Analysis and Tuning of a Voice Assistant System for Dysfluent Speech (2106.11759v1)
Abstract: Dysfluencies and variations in speech pronunciation can severely degrade speech recognition performance, and for many individuals with moderate-to-severe speech disorders, voice operated systems do not work. Current speech recognition systems are trained primarily with data from fluent speakers and as a consequence do not generalize well to speech with dysfluencies such as sound or word repetitions, sound prolongations, or audible blocks. The focus of this work is on quantitative analysis of a consumer speech recognition system on individuals who stutter and production-oriented approaches for improving performance for common voice assistant tasks (i.e., "what is the weather?").
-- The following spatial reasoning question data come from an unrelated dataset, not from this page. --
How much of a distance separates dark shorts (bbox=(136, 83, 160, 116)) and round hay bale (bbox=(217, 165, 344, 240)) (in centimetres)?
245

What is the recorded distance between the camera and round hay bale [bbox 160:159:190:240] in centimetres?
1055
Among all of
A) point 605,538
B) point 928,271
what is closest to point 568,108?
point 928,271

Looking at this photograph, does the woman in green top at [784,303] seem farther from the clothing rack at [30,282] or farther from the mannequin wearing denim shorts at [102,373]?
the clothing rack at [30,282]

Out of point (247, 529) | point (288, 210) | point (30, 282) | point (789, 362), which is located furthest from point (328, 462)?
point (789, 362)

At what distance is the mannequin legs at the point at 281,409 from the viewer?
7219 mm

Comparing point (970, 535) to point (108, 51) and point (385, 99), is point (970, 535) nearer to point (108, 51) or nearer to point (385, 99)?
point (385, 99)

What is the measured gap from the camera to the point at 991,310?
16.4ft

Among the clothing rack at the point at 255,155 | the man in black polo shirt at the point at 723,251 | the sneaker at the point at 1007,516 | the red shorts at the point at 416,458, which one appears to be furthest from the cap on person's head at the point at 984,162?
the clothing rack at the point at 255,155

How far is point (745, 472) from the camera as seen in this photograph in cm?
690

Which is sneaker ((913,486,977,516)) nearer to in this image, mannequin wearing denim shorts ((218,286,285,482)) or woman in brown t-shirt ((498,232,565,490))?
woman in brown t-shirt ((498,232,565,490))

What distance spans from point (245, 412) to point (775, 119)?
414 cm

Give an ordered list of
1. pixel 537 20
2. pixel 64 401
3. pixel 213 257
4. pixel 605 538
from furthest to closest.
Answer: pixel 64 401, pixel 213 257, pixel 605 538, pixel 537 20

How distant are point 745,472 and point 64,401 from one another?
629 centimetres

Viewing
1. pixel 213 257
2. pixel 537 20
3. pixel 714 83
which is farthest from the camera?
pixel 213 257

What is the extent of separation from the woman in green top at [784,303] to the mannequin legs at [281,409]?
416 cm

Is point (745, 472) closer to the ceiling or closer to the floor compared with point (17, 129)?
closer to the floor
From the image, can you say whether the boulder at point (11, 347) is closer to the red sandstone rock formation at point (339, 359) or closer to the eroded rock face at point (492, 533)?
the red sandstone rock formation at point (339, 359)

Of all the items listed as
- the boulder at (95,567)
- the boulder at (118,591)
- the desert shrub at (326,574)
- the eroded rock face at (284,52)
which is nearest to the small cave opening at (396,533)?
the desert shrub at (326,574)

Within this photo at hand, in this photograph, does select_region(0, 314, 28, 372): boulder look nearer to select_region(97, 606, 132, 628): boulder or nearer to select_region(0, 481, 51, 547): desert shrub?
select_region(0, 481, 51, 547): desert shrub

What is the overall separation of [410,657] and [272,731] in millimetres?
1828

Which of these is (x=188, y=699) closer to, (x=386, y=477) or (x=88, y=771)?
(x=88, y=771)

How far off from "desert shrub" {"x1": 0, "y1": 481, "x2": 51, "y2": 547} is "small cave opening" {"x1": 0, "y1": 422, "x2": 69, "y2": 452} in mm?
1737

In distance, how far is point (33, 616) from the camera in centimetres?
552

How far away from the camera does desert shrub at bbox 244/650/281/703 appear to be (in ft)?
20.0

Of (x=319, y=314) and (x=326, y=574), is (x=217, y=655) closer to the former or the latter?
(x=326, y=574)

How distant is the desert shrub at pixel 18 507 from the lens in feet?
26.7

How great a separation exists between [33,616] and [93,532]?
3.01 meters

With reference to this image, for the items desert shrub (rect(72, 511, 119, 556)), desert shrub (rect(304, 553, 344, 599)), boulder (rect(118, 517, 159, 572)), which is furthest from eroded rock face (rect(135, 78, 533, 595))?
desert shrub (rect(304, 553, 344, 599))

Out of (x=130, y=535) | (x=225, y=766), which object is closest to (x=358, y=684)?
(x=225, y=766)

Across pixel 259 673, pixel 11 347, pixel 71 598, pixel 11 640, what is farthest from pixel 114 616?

At baseline, this system introduces a significant number of insertion and substitution errors resulting in intended speech Word Error Rates (isWER) that are 13.64\% worse (absolute) for individuals with fluency disorders. We show that by simply tuning the decoding parameters in an existing hybrid speech recognition system one can improve isWER by 24\% (relative) for individuals with fluency disorders. Tuning these parameters translates to 3.6\% better domain recognition and 1.7\% better intent recognition relative to the default setup for the 18 study participants across all stuttering severities.
- Vikramjit Mitra (20 papers)
- Zifang Huang (5 papers)
- Colin Lea (16 papers)
- Lauren Tooley (5 papers)
- Sarah Wu (2 papers)
- Darren Botten (1 paper)
- Ashwini Palekar (1 paper)
- Shrinath Thelapurath (2 papers)
- Panayiotis Georgiou (32 papers)
- Sachin Kajarekar (9 papers)
- Jefferey Bigham (1 paper)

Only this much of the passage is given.